Folk Tale

Les deux paysans et le nuage

AuthorJean-Pierre Claris de Florian
LanguageFrench
OriginFrance

Guillot, disoit un jour Lucas d' une voix triste et lamentable, ne vois-tu pas venir là-bas ce gros nuage noir ? C' est la marque effroyable du plus grand des malheurs. Pourquoi ? Répond Guillot. -pourquoi ? Regarde donc : ou je ne suis qu' un sot, ou ce nuage est de la grêle qui va tout abymer, vigne, avoine, froment ; toute la récolte nouvelle sera détruite en un moment. Il ne restera rien ; le village en ruine dans trois mois aura la famine, puis la peste viendra, puis nous périrons tous.

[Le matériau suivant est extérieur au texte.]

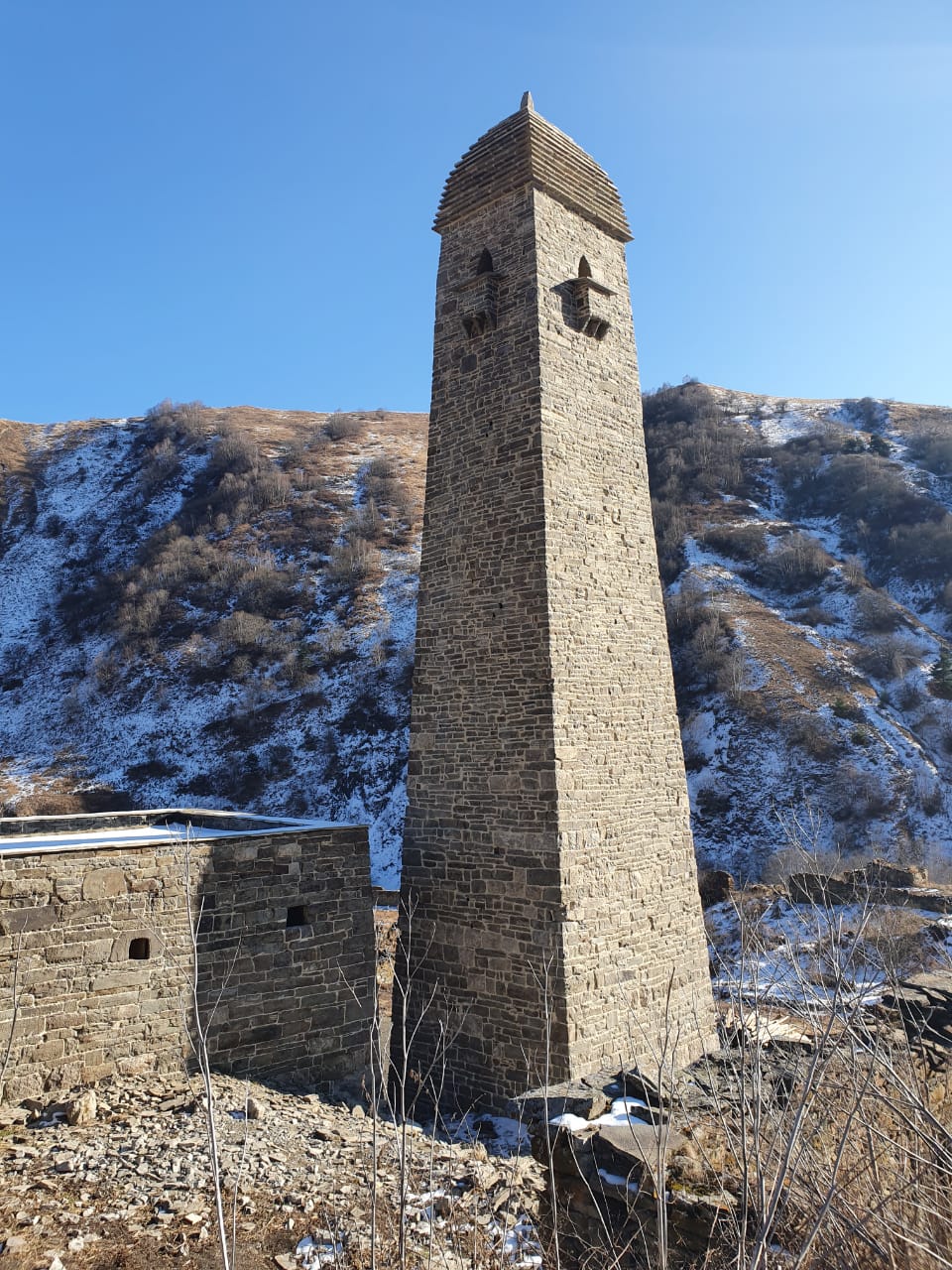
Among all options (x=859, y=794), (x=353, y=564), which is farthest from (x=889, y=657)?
(x=353, y=564)

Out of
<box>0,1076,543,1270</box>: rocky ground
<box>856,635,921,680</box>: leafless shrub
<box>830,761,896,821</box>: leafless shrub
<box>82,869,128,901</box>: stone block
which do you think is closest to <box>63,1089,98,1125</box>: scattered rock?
<box>0,1076,543,1270</box>: rocky ground

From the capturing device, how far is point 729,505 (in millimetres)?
43125

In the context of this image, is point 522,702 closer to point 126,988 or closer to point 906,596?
point 126,988

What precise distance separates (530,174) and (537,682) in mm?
6284

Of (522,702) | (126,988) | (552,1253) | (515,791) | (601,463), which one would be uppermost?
(601,463)

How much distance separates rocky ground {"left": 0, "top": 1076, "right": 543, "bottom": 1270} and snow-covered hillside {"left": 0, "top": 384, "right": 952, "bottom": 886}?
15520 millimetres

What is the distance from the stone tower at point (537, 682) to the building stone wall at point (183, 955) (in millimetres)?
916

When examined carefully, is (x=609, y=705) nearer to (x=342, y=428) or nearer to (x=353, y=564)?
(x=353, y=564)

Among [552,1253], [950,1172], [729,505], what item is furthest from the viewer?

La peste ! Dit Guillot : doucement, calmez-vous, je ne vois point cela, compere ; et s' il faut vous parler selon mon sentiment, c' est que je vois tout le contraire : car ce nuage assurément ne porte point de grêle, il porte e la pluie ; la terre est seche dès long-temps, il va bien arroser nos champs, toute notre récolte en doit être embellie. Nous aurons le double de foin, moitié plus de froment, de raisins abondance ; nous serons tous dans l' opulence, et rien, hors les tonneaux, ne nous fera besoin. C' est bien voir que cela ! Dit Lucas en colere. Mais chacun a ses yeux, lui répondit Guillot. -oh ! Puisqu' il est ainsi, je ne dirai plus mot, attendons la fin de l' affaire : rira bien qui rira le dernier. -dieu merci, ce n' est pas moi qui pleure ici. Ils s' échauffoient tous deux ; déja, dans leur furie, ils alloient se gourmer, lorsqu' un souffle de vent emporta loin de là le nuage effrayant ; ils n' eurent ni grêle ni pluie.